CVE-2020-3167: 
Cisco Adaptive Security Appliance (ASA) vulnerability analysis and mitigation

A command injection vulnerability (CVE-2020-3167) was discovered in the Command Line Interface (CLI) of Cisco FXOS Software and Cisco UCS Manager Software. The vulnerability was disclosed on February 26, 2020, affecting multiple Cisco platforms including Firepower 1000 Series, Firepower 2100 Series, Firepower 4100 Series, Firepower 9300 Security Appliances, and UCS 6200 Series devices (NVD, Cisco ERP).

The vulnerability stems from insufficient input validation in the CLI interface. This security flaw allows authenticated, local attackers to execute arbitrary commands on the underlying operating system by including crafted arguments to specific commands. The vulnerability has been assigned a CVSS score of 7.8 (High severity).

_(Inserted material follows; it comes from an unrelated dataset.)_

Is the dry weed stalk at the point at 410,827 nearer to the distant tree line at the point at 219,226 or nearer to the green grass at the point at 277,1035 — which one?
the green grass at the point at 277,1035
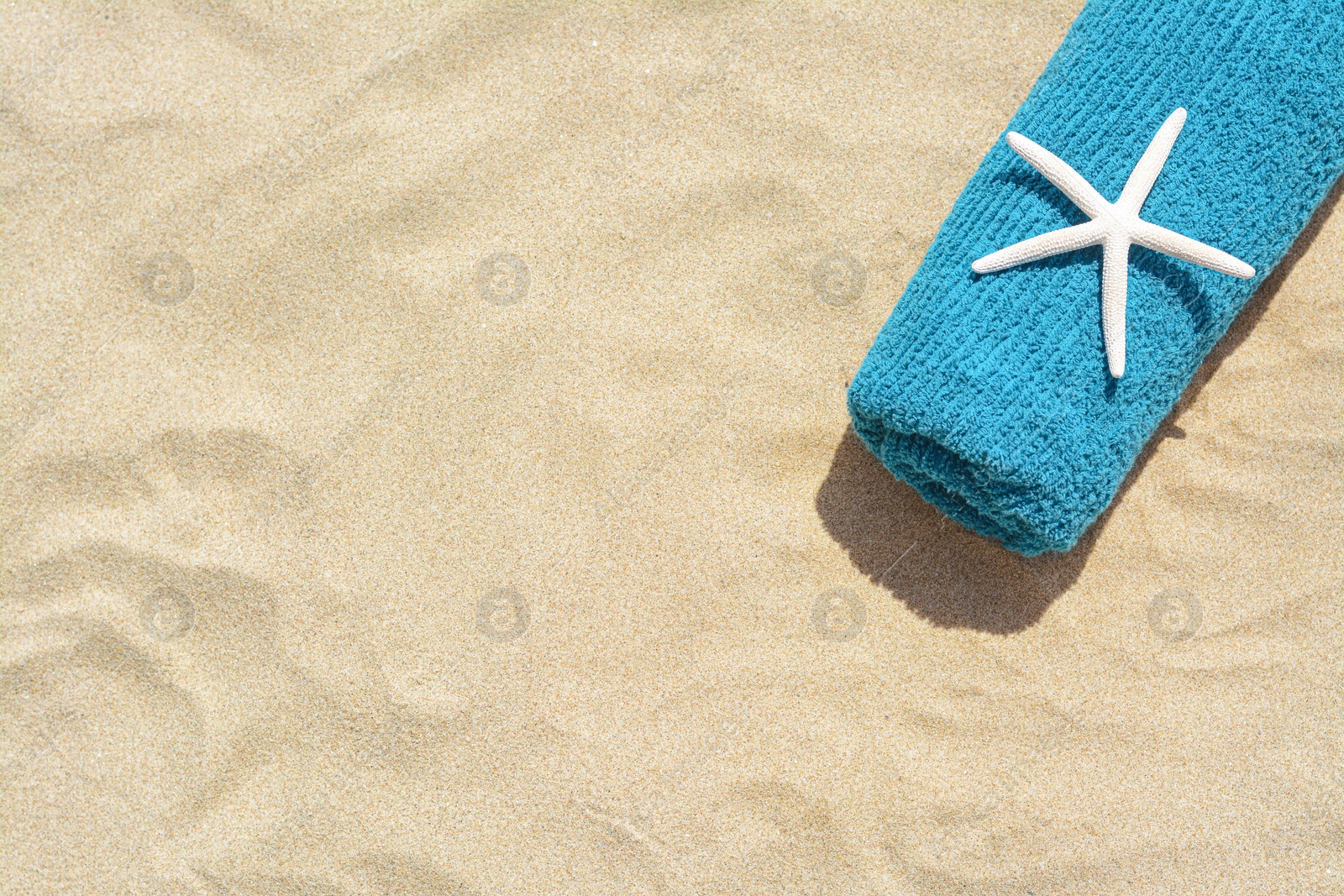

On most affected platforms, the commands are executed with the privileges of the logged-in user, except for Cisco UCS 6400 Series Fabric Interconnects where the commands are executed with root privileges (CVE Mitre).

The successful exploitation of this vulnerability could allow an authenticated, local attacker to execute arbitrary commands on the underlying operating system. The impact is particularly severe for Cisco UCS 6400 Series Fabric Interconnects, where the injected commands are executed with root privileges, potentially leading to complete system compromise (NVD).

Cisco has addressed this vulnerability through software updates. Users are advised to update their affected systems to the latest software version that contains the fix (Cisco Advisory).